Michael J Bloch, MD, FACP, FASH, FSVM, FNLA
Jan Basile, MD
Section Editor
George L Bakris, MD
Deputy Editors
Daniel J Sullivan, MD, MPH
John P Forman, MD, MSc


Drug-induced changes in lipid levels may be particularly important in hypertensive patients since up to 45 percent of untreated patients with primary hypertension (formerly called "essential" hypertension) already have lipid abnormalities, such as a high low-density lipoprotein (LDL) cholesterol [1]. In addition, genetic studies in humans suggest that a predisposition for the development of both hypertension and dyslipidemia may result from the inheritance of shared genetic risk factors [2].
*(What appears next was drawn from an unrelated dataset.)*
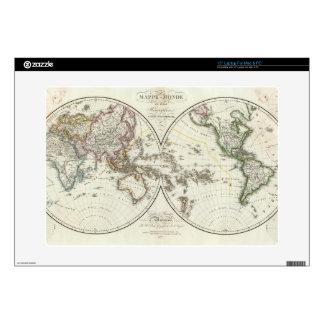 Paris Atlas Map Laptop Decals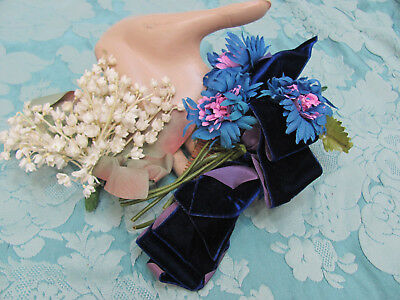 LOT-2* VTG 1950s *LILY of the VALLEY CORSAGE FLOWERS & BLUE DAHLIA HAIR FLOWERS*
Treatment of hypertension can affect lipid levels, and treatment of dyslipidemia can affect blood pressure. Some antihypertensive drugs, for example, have a neutral or beneficial effect on the lipid profile while others have an adverse effect; such adverse effects are outweighed by the beneficial effects of blood pressure lowering on cardiovascular risk. In addition, lipid-lowering therapy with statins may reduce blood pressure. In general, effects of blood pressure-lowering agents on lipid levels and effects of statins on blood pressure are modest. Blood pressure lowering and lipid lowering provide independent and, at least, additive reductions in cardiovascular risk [3,4].


Antihypertensive drugs with adverse effects on plasma lipid levels — Thiazide diuretics and beta blockers may adversely affect lipid levels. However, we would not avoid using these medications (if otherwise indicated) in a patient with dyslipidemia, and, similarly, we would not discontinue these medications in a patient just to improve the lipid profile [5].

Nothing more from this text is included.